Volcanologists estimate that the Thera explosion generated violent tsunamis that thrashed Crete's ports, threw thousands of tons of ash, pumice and other debris into the atmosphere and created a "nuclear winter" that led to successive crop failures in the region. Scientists have detected ash from the explosion as far away as Greenland in the West, the Black Sea in the east and Egypt in the south. They have also discovered signs of frost damage caused by the volcano on preserved plant material excavated as far apart as Ireland and California. Walter Friedrich of the University of Aarhus in Denmark and his colleagues have analysed the olive branch's growth rings and combined the findings with radio-carbon dating to show that the tree must have died between 1627BC and 1600BC.
"It is important to have a very precise date for the explosion because this eruption is a global time marker. If we can date it precisely we have an important tool to correlate the times of different cultures" - Dr Walter Friedrich .
Tom Pfeiffer, a graduate student of Dr Friedrich, discovered the olive branch buried inside a rock face formed from volcanic debris. The researchers are convinced that the tree was still alive when it was smothered. The scientists found a sequence of 72 growth rings, including the final year's growth ring, inside the branch. They dated each growth ring with radio-carbon dating and worked out the year of the tree's death, to an accuracy of 13 years each way.
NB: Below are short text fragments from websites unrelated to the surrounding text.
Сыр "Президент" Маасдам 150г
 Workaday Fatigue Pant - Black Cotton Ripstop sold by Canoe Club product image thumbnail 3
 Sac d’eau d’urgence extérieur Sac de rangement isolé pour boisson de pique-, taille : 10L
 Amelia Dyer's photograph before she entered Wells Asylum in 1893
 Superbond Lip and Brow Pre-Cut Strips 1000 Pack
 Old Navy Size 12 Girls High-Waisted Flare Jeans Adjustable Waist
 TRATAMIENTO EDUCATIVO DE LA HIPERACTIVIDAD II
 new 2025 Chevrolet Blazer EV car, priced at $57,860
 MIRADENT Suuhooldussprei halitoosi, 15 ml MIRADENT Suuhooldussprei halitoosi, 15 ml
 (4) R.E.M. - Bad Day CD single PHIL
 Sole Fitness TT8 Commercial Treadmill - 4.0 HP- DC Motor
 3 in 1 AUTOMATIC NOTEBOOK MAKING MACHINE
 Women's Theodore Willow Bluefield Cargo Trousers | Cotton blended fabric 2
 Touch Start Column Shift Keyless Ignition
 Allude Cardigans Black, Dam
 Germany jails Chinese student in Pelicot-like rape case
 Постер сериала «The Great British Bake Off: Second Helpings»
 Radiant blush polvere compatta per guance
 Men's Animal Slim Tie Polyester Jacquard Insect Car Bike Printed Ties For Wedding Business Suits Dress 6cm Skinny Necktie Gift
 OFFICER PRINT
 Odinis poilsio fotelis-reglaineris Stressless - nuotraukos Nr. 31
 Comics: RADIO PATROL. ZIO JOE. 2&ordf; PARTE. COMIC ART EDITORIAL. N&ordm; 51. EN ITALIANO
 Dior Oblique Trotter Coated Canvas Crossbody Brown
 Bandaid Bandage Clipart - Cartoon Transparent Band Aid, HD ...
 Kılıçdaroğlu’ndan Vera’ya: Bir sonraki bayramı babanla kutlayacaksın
The study, published in the journal Science, suggests that Thera blew apart about a century or so prior to the conventional date when the Minoan civilisation was thought to have gone into demise based on evidence from pottery and other archaeological objects. The scientists suggest that it is highly unlikely that the Minoans were able to survive the environmental impact of such an immense volcanic eruption, which meant their civilisation ended between 100 and 150 years earlier than previously thought. This would mean that the Minoan civilisation was not contemporary with the New Kingdom of ancient Egypt - which began in the 16th Century BC - as many archaeologists believed. If the Minoan civilisation ended a century or so earlier than the New Kingdom, it means they lived at the time of the Hykos kings of ancient Egypt, whose ancestors came from the Levant, an area of the Middle East that was not thought to have had direct ties with the Minoans. A separate study also published in Science by Professor Sturt Manning of Cornell University in New York shows that radiocarbon dating of 127 objects recovered from the Theran town of Akrotiri - which was completely buried by the eruption - support the revised timescale of the volcanic explosion. Professor Colin Renfrew, the distinguished Cambridge archaeologist, said that the studies appear to provide convincing evidence to finally put a firm date on the Thera eruption. However, not all archaeologists are convinced that the eruption on Thera led to the immediate and sudden end of the Minoan culture.